(MATERIAL FOR THIS EXERCISE begins)
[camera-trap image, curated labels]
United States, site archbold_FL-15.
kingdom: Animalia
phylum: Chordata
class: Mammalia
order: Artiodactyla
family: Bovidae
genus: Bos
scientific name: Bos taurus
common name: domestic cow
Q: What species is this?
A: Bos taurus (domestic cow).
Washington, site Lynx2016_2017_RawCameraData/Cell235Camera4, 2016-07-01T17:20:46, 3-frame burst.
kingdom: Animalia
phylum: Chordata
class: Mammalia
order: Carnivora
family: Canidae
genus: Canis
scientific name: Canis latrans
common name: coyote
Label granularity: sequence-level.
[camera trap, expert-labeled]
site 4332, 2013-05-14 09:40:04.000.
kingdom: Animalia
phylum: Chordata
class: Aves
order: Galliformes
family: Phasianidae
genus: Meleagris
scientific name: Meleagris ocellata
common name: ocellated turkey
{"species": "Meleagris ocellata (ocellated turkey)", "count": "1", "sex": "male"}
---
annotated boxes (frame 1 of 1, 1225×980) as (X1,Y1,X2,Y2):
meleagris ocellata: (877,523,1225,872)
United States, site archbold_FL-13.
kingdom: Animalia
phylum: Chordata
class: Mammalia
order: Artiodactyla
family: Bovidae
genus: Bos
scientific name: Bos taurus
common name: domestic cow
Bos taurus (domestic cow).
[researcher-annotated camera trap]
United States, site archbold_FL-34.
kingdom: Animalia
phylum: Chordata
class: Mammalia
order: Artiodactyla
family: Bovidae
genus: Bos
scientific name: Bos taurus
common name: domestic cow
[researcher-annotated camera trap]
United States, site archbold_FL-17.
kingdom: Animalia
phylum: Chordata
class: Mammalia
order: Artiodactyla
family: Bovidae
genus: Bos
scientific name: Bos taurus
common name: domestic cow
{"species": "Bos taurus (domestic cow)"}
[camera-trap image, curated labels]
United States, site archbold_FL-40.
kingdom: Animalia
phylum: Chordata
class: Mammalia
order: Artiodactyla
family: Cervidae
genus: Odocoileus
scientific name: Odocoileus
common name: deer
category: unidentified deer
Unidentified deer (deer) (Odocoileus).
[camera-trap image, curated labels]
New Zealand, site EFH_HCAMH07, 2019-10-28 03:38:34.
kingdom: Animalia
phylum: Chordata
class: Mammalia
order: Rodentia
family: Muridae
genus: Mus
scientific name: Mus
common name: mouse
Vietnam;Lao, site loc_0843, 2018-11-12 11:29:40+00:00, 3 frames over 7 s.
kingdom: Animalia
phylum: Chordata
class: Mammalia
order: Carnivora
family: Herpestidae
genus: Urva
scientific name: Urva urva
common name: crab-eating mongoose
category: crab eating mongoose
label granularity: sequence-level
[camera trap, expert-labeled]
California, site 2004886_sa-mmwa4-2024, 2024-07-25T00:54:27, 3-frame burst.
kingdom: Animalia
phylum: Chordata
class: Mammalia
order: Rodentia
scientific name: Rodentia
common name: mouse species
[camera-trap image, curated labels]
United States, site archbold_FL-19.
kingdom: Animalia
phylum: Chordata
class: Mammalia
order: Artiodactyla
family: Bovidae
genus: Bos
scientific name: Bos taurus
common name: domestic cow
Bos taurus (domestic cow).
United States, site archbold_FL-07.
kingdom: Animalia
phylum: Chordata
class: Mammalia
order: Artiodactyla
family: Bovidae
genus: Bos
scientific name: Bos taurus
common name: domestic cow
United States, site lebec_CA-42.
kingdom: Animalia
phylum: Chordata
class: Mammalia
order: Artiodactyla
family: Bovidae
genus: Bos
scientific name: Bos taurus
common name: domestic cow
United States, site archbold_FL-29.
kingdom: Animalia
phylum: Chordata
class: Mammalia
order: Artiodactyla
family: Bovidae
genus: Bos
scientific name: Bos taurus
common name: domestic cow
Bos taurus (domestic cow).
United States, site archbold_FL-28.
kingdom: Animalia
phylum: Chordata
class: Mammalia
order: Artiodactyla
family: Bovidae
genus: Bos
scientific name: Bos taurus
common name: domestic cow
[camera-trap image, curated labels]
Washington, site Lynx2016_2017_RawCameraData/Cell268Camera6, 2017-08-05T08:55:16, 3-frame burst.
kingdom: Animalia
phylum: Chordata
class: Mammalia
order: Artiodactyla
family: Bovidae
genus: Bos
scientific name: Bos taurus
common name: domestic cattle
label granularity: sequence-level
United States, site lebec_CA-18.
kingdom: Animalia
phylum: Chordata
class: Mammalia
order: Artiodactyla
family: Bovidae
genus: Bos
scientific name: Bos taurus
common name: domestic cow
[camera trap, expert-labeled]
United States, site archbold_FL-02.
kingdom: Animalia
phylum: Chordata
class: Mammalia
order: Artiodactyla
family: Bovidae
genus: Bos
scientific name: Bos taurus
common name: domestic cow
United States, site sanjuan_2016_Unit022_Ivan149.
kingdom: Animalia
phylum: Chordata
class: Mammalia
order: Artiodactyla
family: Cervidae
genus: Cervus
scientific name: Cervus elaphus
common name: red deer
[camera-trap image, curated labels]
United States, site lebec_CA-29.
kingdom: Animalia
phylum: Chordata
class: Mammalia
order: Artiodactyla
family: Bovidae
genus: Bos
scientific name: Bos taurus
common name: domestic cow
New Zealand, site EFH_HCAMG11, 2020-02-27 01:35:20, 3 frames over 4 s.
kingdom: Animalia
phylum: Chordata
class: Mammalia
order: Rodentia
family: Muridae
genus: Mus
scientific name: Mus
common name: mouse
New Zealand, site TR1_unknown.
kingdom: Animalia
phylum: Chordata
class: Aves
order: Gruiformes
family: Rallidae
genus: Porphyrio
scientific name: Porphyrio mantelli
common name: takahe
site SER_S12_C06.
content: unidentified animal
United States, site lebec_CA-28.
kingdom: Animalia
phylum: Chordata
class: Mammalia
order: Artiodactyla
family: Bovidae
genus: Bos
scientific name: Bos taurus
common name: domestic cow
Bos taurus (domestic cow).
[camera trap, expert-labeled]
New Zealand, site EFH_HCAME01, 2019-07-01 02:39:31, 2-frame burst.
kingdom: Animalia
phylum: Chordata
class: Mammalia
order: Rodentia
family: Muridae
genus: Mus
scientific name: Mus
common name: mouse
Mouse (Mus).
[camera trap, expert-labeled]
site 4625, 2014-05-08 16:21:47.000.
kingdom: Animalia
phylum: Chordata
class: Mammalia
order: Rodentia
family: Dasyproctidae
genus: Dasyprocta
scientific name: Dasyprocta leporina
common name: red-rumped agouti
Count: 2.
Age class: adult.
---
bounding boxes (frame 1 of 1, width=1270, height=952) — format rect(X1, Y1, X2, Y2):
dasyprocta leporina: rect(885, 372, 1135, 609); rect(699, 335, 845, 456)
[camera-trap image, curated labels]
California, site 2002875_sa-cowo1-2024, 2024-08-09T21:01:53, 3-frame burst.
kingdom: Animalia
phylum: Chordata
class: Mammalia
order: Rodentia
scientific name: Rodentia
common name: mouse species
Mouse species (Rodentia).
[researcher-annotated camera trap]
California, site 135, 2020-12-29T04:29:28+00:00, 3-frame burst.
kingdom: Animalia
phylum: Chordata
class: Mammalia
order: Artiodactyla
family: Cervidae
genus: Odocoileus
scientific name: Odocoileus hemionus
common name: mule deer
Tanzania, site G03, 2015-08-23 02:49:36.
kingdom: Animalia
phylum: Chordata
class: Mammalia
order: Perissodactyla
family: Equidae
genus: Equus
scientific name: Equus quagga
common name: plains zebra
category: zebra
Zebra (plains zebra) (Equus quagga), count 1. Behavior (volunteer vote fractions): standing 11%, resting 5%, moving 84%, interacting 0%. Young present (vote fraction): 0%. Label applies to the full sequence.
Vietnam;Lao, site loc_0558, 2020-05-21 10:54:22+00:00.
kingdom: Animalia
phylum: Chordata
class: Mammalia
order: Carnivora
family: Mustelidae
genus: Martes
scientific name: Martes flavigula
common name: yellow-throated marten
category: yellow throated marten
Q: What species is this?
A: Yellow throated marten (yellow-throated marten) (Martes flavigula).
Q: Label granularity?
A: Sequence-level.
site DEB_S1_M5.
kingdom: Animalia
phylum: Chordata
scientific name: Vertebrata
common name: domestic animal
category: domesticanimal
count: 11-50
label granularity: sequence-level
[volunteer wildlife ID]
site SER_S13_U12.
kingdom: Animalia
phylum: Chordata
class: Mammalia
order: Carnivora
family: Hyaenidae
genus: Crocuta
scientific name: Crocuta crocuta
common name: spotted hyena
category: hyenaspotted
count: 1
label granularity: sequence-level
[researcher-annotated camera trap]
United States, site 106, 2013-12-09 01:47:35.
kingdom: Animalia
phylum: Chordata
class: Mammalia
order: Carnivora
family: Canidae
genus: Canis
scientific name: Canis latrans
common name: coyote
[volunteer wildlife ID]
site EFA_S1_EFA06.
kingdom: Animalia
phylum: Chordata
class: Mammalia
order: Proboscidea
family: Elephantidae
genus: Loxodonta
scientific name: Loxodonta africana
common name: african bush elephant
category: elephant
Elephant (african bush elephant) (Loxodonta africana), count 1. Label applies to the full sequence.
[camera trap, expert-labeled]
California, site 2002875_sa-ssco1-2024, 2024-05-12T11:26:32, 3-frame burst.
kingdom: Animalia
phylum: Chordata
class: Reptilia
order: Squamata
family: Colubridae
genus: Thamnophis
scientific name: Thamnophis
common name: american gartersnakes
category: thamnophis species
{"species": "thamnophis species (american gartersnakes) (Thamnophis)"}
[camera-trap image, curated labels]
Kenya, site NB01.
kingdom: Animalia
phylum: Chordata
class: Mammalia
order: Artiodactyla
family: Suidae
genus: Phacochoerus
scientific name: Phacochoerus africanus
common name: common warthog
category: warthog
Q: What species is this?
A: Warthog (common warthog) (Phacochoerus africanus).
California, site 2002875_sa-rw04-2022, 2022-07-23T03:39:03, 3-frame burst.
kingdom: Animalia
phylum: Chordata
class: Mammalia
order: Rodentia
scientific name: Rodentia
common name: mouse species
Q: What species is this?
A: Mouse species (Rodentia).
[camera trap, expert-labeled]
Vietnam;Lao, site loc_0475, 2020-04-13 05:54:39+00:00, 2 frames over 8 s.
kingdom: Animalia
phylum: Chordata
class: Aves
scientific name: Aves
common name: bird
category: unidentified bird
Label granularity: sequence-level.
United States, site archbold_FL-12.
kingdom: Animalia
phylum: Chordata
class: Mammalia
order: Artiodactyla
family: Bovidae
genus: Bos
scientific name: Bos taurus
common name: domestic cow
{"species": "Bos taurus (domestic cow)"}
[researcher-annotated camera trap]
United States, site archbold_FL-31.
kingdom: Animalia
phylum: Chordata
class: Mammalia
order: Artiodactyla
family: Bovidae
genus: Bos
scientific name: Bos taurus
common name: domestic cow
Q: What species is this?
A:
(MATERIAL FOR THIS EXERCISE ends)
Pull from the data each line where the string "burst" turns up.

Washington, site Lynx2016_2017_RawCameraData/Cell235Camera4, 2016-07-01T17:20:46, 3-frame burst.
California, site 2004886_sa-mmwa4-2024, 2024-07-25T00:54:27, 3-frame burst.
Washington, site Lynx2016_2017_RawCameraData/Cell268Camera6, 2017-08-05T08:55:16, 3-frame burst.
New Zealand, site EFH_HCAME01, 2019-07-01 02:39:31, 2-frame burst.
California, site 2002875_sa-cowo1-2024, 2024-08-09T21:01:53, 3-frame burst.
California, site 135, 2020-12-29T04:29:28+00:00, 3-frame burst.
California, site 2002875_sa-ssco1-2024, 2024-05-12T11:26:32, 3-frame burst.
California, site 2002875_sa-rw04-2022, 2022-07-23T03:39:03, 3-frame burst.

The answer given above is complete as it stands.